Passage provided:
[Start of Attachment]

What will be possible is mashups, visualizations, APIs, analysis and much more.
I believe the long term success of projects like StimulusWatch Canada and ChangeCamp Ottawa will depend on open data, and (eventually) on all levels of government having open APIs as well.
Which circles me around to the opening topic of the podcast, about whether online activism ("slacktivism") can actually translate into meaningful real-world activity. The answer, I think, is tied in with the segment about lurking... the web is mostly lurk, only maybe 10% participate. Some tiny fraction of those online participants might translate into offline actions. Maybe one in a thousand? But nevertheless, it does happen.
While I generally refuse to join these "click your support" Facebook groups (in part because I don't like FB much anyway), they can be low barrier entry points, in particular since so many Canadians (who may otherwise not be very social-web enabled) are in FB.
The kind of canonical Canadian example is the Fair Copyright for Canada group, with its (at time of posting) 90,071 members. It was brought up in the House of Commons. It did translate into some offline activism. And the sheer numbers did, I think, get both attention and generate concern for the party proposing the bill. There are still lots of issues with that number. Lots of people around the world care about copyright. For all I know, that's 81,000 copyright-concerned Americans, and 9000 Canadians. Such is the global web.
I do think "feel-good clicks" are a bit dangerous, they give you the perception of action without actually doing anything. I've long been concerned by this kinda of almost mystical power ascribed to online organising. In my review of Al Gore's The Assault on Reason, I said
Don't get me wrong, I think the Internet has a role to play in reasoned discourse.

[End of Attachment]

Data below:
[Start of Attachment]

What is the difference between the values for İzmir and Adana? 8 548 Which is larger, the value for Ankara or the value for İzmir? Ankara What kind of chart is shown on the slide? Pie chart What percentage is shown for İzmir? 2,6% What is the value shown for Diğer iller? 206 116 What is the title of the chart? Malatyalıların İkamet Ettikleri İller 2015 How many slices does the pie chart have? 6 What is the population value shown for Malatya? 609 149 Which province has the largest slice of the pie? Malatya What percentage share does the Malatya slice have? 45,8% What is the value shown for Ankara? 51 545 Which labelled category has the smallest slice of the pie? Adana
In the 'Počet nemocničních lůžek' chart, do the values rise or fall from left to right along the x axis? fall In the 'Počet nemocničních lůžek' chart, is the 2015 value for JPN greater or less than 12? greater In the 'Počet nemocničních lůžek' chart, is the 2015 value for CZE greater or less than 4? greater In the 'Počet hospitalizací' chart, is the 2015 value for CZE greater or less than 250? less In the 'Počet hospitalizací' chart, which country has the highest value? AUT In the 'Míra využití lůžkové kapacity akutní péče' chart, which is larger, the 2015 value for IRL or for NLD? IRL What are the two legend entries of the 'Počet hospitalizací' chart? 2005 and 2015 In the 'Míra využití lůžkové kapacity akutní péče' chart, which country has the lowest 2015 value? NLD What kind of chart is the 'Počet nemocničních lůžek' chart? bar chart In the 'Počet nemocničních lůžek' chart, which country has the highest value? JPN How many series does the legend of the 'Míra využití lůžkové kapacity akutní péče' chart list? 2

[End of Attachment]

Check your understanding:
#1 Decide whether each statement agrees with the passage on online activism. Answer yes or no for each, quoting the words of the passage that settle it.
(a) The Fair Copyright for Canada group was raised in the House of Commons.
(b) The writer usually joins "click your support" Facebook groups.
(c) The writer estimates that only about 10% of people on the web participate.
#2 From the passage on online activism, copy the part starting at "I believe the" and ending at "APIs as well.".

Per-task answers:
#1
(a) Yes: "It was brought up in the House of Commons."
(b) No: "While I generally refuse to join these "click your support" Facebook groups"
(c) Yes: "the web is mostly lurk, only maybe 10% participate"

#2
I believe the long term success of projects like StimulusWatch Canada and ChangeCamp Ottawa will depend on open data, and (eventually) on all levels of government having open APIs as well.